Alan Ayckbourn: I have written a great deal of science fiction over my career, both for adults and younger audiences, too numerous to list here. Time travel is and always has been an important strand of science fiction writing right back to H G Wells.
Do you see the events of the play resulting from the actions of human curiosity, or that of human selfishness?
Both. For one uncle it is a genuine quest for scientific advancement, for the other an opportunity to further his own ends.
When Emily continually runs away from variations of Lucas and Charity through time, are the consequences of catastrophic events on human evolution intentional, or are these side-lined to focus on the life of the heroine?
The piece can work on various levels. Yes, she is fleeing forwards in time. We see the social changes which have occurred from Victorian times through the 20th century and then through into far the distant future. In doing so we also observe the social progress made by women and, more broadly, first the rise and then the decline of mankind in general. It is also, more slyly, the retelling of The Wizard of Oz tale, with the heroine meeting first the scarecrow, then the tin man, the cowardly lion and finally the wizard herself
What were the audience meant to learn from this play? Though classified as a 'family' play, does it offer a universal message on the effects of technological advances/time travel?

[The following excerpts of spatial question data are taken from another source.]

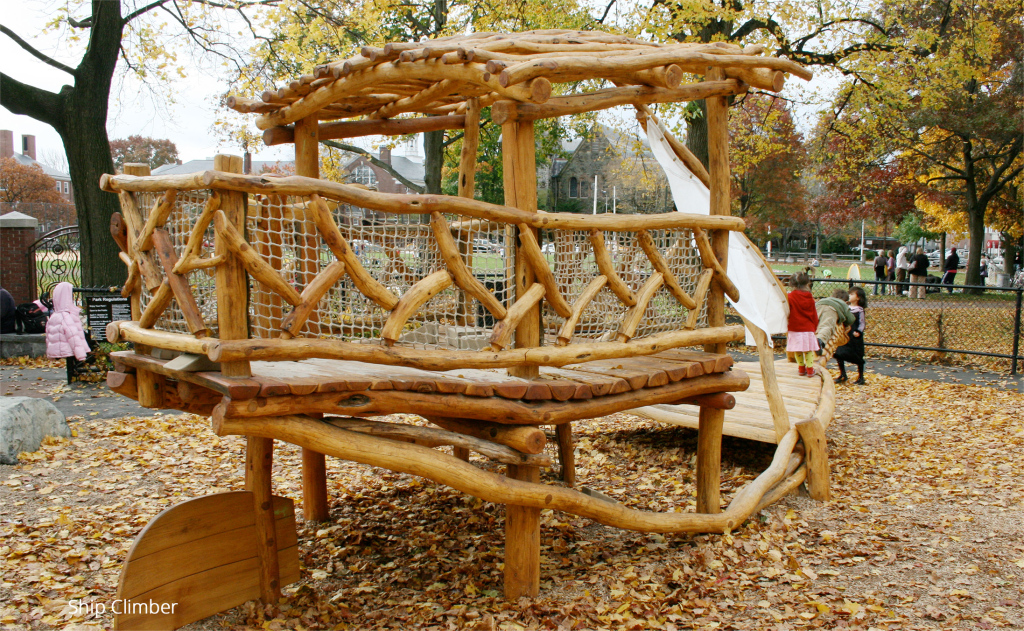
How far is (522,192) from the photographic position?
439 centimetres

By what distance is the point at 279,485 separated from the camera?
6.84 m

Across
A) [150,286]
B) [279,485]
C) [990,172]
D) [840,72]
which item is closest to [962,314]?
[840,72]

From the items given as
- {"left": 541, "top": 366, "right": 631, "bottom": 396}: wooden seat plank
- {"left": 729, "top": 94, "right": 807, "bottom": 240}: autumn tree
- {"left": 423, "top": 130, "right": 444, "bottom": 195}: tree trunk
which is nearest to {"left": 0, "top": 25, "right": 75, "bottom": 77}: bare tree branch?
{"left": 423, "top": 130, "right": 444, "bottom": 195}: tree trunk

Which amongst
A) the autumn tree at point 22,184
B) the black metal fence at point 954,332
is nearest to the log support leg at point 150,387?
the black metal fence at point 954,332

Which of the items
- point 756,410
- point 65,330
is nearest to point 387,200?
point 756,410

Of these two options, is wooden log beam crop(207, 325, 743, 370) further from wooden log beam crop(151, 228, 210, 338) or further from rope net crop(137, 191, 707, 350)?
wooden log beam crop(151, 228, 210, 338)

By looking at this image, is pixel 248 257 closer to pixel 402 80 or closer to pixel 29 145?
pixel 402 80

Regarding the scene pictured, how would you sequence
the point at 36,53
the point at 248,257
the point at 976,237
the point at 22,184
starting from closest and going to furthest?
the point at 248,257
the point at 36,53
the point at 976,237
the point at 22,184

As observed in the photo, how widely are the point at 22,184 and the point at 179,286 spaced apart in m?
48.7

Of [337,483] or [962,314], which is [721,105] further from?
[962,314]

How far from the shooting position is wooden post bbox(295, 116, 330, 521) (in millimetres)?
5762

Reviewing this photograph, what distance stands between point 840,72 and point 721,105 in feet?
40.1

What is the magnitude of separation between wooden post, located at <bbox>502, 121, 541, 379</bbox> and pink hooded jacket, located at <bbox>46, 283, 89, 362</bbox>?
353 inches

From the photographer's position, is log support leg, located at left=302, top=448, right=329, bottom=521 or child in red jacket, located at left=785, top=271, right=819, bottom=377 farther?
child in red jacket, located at left=785, top=271, right=819, bottom=377
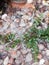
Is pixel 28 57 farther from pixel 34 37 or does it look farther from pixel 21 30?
pixel 21 30

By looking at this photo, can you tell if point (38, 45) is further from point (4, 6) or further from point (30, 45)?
point (4, 6)

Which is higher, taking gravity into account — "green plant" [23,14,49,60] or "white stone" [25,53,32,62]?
"green plant" [23,14,49,60]

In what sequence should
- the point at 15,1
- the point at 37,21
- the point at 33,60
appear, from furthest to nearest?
the point at 15,1 → the point at 37,21 → the point at 33,60

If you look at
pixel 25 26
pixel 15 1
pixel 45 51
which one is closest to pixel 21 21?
pixel 25 26

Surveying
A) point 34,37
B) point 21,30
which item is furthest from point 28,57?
point 21,30

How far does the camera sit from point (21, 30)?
3.03 meters

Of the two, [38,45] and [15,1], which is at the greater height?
[15,1]

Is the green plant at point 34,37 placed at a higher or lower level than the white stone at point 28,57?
higher

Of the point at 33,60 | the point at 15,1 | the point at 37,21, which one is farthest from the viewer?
the point at 15,1

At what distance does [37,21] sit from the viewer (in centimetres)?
307

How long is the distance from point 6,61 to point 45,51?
43 cm

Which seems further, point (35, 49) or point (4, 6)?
point (4, 6)

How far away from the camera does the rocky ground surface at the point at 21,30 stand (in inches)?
107

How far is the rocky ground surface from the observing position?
2715 mm
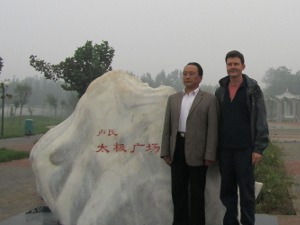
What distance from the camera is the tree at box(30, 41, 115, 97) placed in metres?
14.3

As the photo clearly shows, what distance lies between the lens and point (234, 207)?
371 cm

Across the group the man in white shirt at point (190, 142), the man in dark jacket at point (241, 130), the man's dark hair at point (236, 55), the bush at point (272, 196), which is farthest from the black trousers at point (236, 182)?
the bush at point (272, 196)

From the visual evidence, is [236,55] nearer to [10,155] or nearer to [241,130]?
[241,130]

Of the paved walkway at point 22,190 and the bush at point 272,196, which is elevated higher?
the bush at point 272,196

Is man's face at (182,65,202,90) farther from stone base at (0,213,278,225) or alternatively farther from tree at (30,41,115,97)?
tree at (30,41,115,97)

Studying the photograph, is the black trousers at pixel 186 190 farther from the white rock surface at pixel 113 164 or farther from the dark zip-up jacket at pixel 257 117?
the dark zip-up jacket at pixel 257 117

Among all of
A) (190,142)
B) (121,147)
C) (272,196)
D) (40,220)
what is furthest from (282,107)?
(190,142)

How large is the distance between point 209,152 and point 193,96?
1.58ft

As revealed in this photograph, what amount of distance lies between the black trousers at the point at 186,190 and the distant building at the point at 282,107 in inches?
1281

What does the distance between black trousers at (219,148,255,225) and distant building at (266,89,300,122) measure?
32526 millimetres

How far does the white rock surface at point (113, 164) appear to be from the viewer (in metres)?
4.03

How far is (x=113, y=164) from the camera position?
418cm

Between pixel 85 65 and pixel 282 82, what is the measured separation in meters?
53.6

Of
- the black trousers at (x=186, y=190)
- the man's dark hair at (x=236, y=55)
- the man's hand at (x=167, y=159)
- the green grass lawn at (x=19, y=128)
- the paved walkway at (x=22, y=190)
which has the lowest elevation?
the paved walkway at (x=22, y=190)
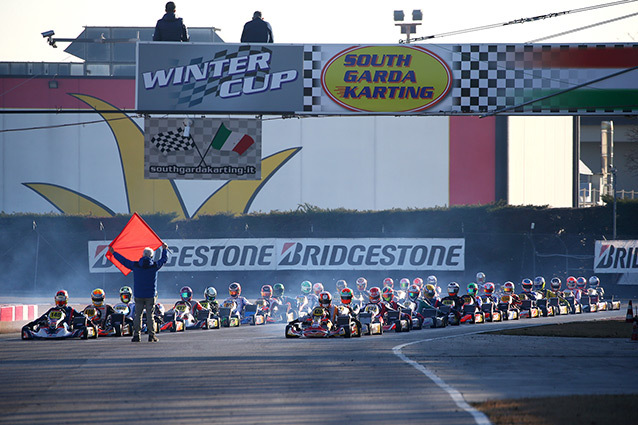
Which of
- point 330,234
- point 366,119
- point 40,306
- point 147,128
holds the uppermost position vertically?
point 366,119

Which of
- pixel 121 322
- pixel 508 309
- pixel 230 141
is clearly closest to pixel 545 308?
pixel 508 309

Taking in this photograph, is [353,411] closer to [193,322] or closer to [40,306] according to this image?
[193,322]

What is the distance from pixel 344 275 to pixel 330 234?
160 cm

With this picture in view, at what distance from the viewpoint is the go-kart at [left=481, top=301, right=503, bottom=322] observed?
66.4 ft

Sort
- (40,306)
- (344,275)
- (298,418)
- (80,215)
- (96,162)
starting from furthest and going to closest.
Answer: (96,162), (80,215), (344,275), (40,306), (298,418)

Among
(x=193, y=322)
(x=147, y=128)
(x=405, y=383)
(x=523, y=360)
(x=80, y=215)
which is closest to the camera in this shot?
(x=405, y=383)

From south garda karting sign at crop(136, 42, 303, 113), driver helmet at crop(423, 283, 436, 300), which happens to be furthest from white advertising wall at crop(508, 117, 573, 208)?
south garda karting sign at crop(136, 42, 303, 113)

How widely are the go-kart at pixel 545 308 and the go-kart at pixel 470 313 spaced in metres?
3.58

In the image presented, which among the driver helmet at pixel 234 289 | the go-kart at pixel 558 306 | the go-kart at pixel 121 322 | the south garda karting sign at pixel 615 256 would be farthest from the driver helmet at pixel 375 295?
the south garda karting sign at pixel 615 256

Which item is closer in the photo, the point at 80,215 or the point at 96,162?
the point at 80,215

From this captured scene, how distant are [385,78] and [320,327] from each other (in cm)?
457

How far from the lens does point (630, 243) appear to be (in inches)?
1070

It is intended as a cautionary tale, in the way most science fiction is. “As you sow, so shall ye reap. We are creatures of free will. Our civilisation lives or dies as a result of the future paths we choose. Never truer than now!
Is the stunted language of Char Tee intended to show the results of time travel, in escaping the past, and its affectation of human extinction?
It’s a prediction that language as we know it, certainly the language of literature, will surely decline as our personal vocabularies grow smaller and as we communicate ever more tersely with increased abbreviation and the proliferation of machine code and ‘textspeak’ and ‘emoticons’.
How do you feel introducing these themes in a musical has affected their reception, and the play’s reception overall?
I thought it interesting to feature such inherently serious issues into a musical, unusual at the time and still quite rare today. An audience for a musical is never usually encouraged to take in the words. After all it’s the music they’ve come to hear and spectacle to look at. I guess some of the audience weren’t quite ready for something pitched at this level and some of them may have found it a bit “heavy”. But so long as a few of them took something away with them to think about, I’m happy. After all, what’s more important than the future of humanity? Unlike in Whenever, none of us gets a second chance.